Torrevieja ha desistido de construir más de cinco kilómetros de carril bici —un paso esencial hacia la movilidad urbana sostenible— tras incumplir los plazos establecidos por la Unión Europea para proyectos de infraestructura verde. El Ministerio de Transportes y Movilidad Sostenible se negó a conceder nuevas prórrogas, lo que supuso la pérdida de 1.2 millones de euros en financiación para el clima.
El proyecto abandonado, con un presupuesto de 1.24 millones de euros, se diseñó para promover el transporte sin coches, mejorar la seguridad peatonal y reducir la contaminación. Incluía cuatro nuevos carriles bici y la mejora de otro, con un tramo de 600 metros a lo largo de la avenida Monge y Bielsa que habría servido como enlace vital con las instalaciones deportivas municipales. Se planeó otro corredor de 4.8 kilómetros a lo largo del paseo marítimo norte de la ciudad, conectando las principales avenidas y ofreciendo a los residentes una opción de transporte limpio y sin emisiones.
Una oportunidad perdida para una ciudad verde
A pesar de ser un municipio costero densamente poblado con altos niveles de tráfico y contaminación atmosférica, la red ciclista de Torrevieja es prácticamente inexistente. Salvo algunos carriles dispersos y un tramo a lo largo de la CV-95, prácticamente no existe infraestructura segura para ciclistas y usuarios de patinetes. Esto contrasta marcadamente con la creciente demanda de los residentes, especialmente de la numerosa comunidad internacional de la ciudad, que ya adoptan las bicicletas y los patinetes eléctricos como alternativas sostenibles al coche.
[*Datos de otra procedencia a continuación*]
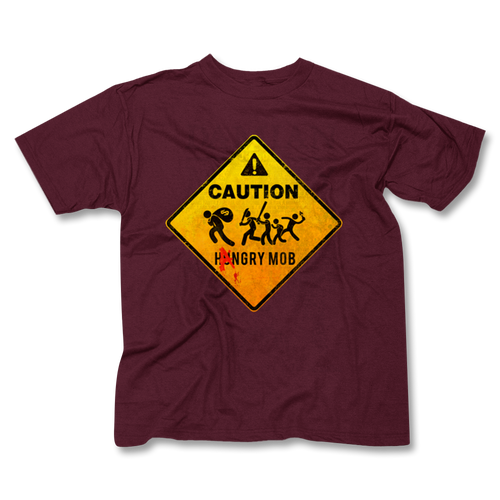 CAUTION / Hangry Mob Men's T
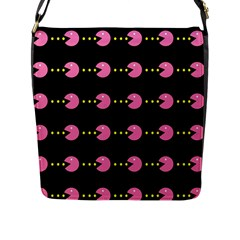 Wallpaper Pacman Texture Bright Surface Flap Messenger Bag (l)  by Mariart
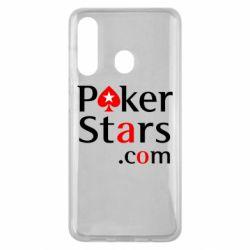 Чехол для Samsung M40 Poker Stars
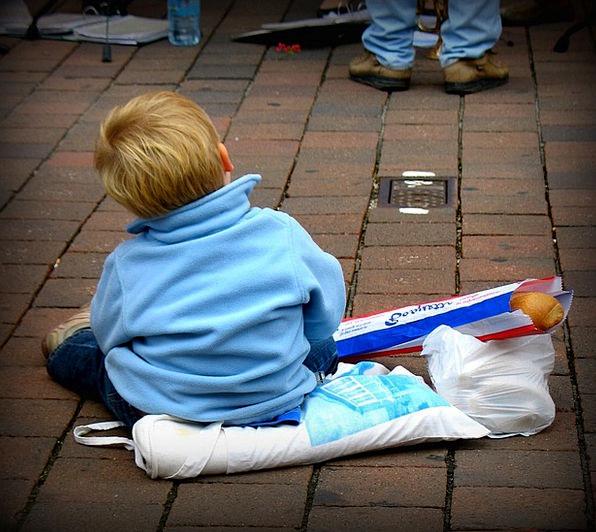German Boy Toddler Preschool Baguette Boy Lad Chil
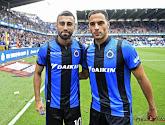 Kaveh Rezaei is er niet bij voor Club Brugge tegen Dortmund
Rutas más seguras para los niños, ahora perdidas
El proyecto también abordó la seguridad peatonal en las inmediaciones de los colegios Cuba y Acequión, donde las familias deben transitar por aceras peligrosamente estrechas. Mediante estructuras prefabricadas modulares, el plan habría ampliado las aceras sin grandes obras, garantizando así que los niños pudieran ir a la escuela caminando y en bicicleta de forma segura. Esta iniciativa se alinea con los objetivos de la UE para promover la movilidad activa y segura de los jóvenes.
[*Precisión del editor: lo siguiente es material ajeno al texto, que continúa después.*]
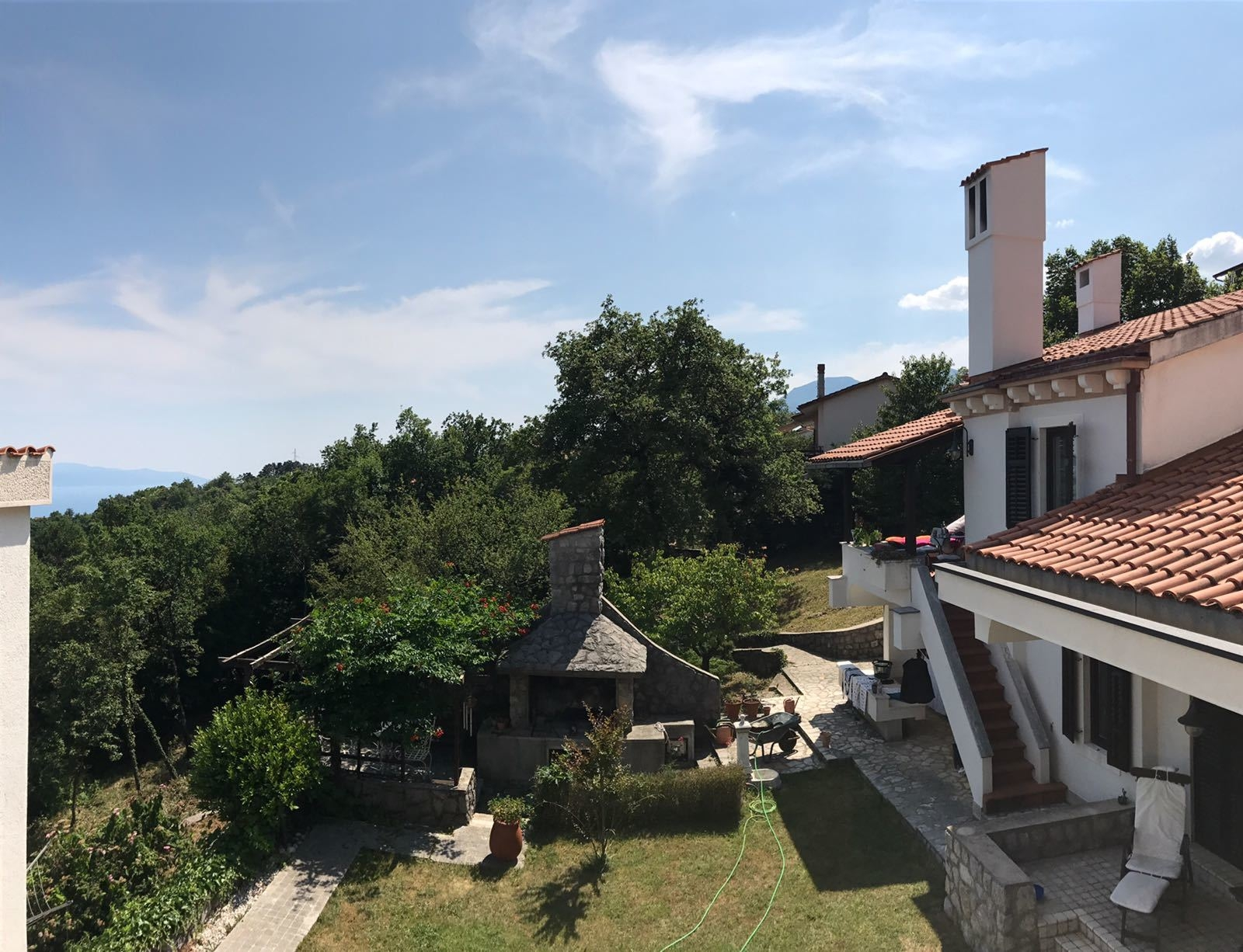 Tanja - Icici - Ferienwohnungen Kroatien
Plazos incumplidos, objetivos climáticos socavados
Los funcionarios municipales admitieron que el Ministerio rechazó las modificaciones al plan porque ya se habían incumplido los plazos. Sin capacidad para financiar el proyecto de forma independiente, el ayuntamiento suspendió el contrato. La decisión se produce a pesar de que los técnicos municipales agilizaron el proceso en tiempo récord, lo que pone de manifiesto la falta de voluntad política para priorizar la infraestructura respetuosa con el medio ambiente.
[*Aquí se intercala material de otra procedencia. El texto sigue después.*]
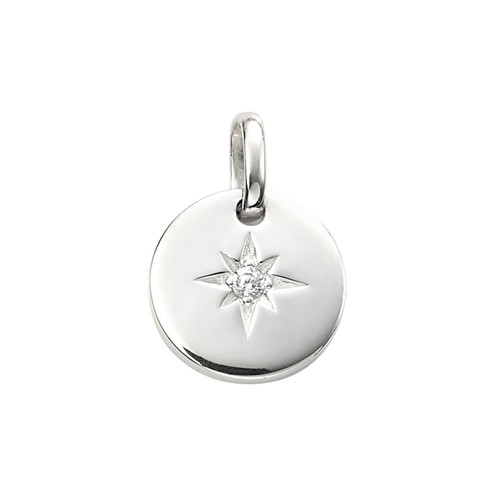 Sterling Silver Cubic Zirconia Star Set Disc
Explicaciones contradictorias
Si bien la resolución oficial establece claramente que se han perdido 1.2 millones de euros de fondos de la UE debido al incumplimiento de los plazos, el portavoz del gobierno local, Federico Alarcón, restó importancia al fracaso. Afirmó que el dinero se reasignaría a otros proyectos y atribuyó la cancelación a los planes de remodelación de la escuela de Cuba, una justificación que, según los grupos ambientalistas, demuestra un error de prioridades.
Mientras tanto, varias escuelas locales permanecen en aulas prefabricadas temporales y la rehabilitación del instituto de la ciudad, IES Las Lagunas, sigue pendiente, otra prueba, dicen los críticos, del fracaso de Torrevieja a la hora de alinear la educación, la planificación urbana y la responsabilidad medioambiental.
Un paso atrás
Los defensores del medio ambiente subrayan que abandonar estos carriles bici no solo implica una pérdida económica, sino también la oportunidad de reducir la dependencia del coche, reducir las emisiones y ofrecer alternativas seguras y sostenibles a los residentes. Al rechazar este proyecto, Torrevieja ha optado, en la práctica, por una mayor congestión, más contaminación y menos seguridad para sus ciudadanos.